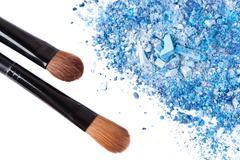 Crumbled eyeshadow with brush Stock Photos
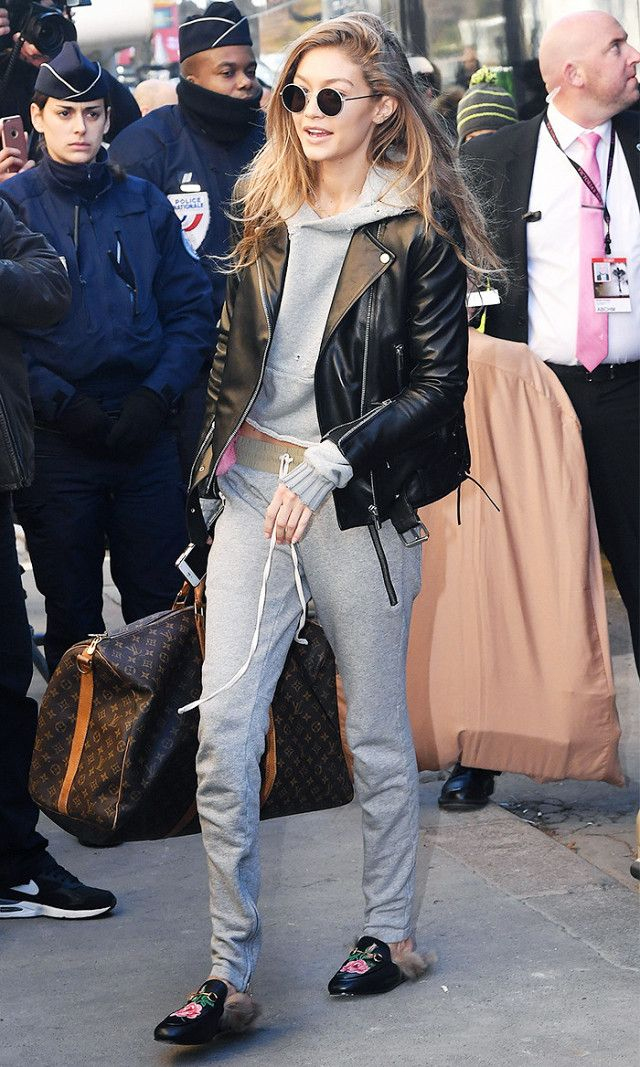 On Gigi Hadid:Oliver Peoples The Row After Midnight Sunglasses($450); Amiri Shotgun Cropped Hoodie in Grey($790); Nour Hammour leather jacket; Louis Vuitton Keepall 55...
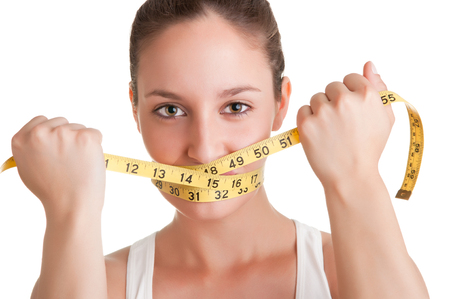 weight gain: Woman with a yellow measuring tape around her mouth, isolated in white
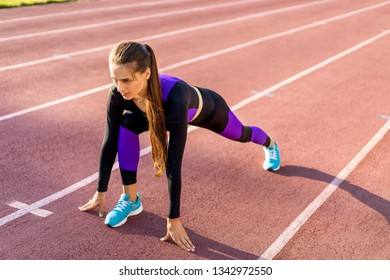 girl sportsman squats at sunset in the stadium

**Exercise:** Set down the material once more, exactly, with the pictures omitted.

**Answer to this task:**
 Crumbled eyeshadow with brush Stock Photos
 On Gigi Hadid:Oliver Peoples The Row After Midnight Sunglasses($450); Amiri Shotgun Cropped Hoodie in Grey($790); Nour Hammour leather jacket; Louis Vuitton Keepall 55...
 weight gain: Woman with a yellow measuring tape around her mouth, isolated in white
 girl sportsman squats at sunset in the stadium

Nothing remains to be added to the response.